===== ENTRIES SUPPLIED =====

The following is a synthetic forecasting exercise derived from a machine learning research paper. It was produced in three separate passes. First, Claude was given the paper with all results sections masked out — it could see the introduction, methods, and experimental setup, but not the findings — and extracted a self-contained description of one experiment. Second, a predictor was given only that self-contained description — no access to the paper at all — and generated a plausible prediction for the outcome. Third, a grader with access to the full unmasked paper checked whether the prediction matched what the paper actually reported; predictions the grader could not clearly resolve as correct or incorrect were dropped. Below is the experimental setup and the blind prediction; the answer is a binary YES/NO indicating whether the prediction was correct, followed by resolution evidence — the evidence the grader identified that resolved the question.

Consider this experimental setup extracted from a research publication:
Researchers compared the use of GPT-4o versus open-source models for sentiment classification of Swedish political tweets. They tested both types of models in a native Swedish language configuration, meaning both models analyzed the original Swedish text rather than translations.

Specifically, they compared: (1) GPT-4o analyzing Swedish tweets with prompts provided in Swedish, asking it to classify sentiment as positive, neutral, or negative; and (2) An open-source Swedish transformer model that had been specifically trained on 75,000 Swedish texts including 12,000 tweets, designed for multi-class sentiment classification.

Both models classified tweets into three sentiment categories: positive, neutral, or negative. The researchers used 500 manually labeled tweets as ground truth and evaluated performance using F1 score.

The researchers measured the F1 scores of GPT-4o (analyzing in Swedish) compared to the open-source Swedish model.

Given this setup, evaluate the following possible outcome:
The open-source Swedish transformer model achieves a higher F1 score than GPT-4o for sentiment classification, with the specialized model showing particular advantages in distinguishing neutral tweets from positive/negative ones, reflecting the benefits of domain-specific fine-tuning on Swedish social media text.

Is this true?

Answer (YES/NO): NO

=====

What lines above contain the word "than"? Please copy each one.

**TASK RESULT:**
Researchers compared the use of GPT-4o versus open-source models for sentiment classification of Swedish political tweets. They tested both types of models in a native Swedish language configuration, meaning both models analyzed the original Swedish text rather than translations.
The open-source Swedish transformer model achieves a higher F1 score than GPT-4o for sentiment classification, with the specialized model showing particular advantages in distinguishing neutral tweets from positive/negative ones, reflecting the benefits of domain-specific fine-tuning on Swedish social media text.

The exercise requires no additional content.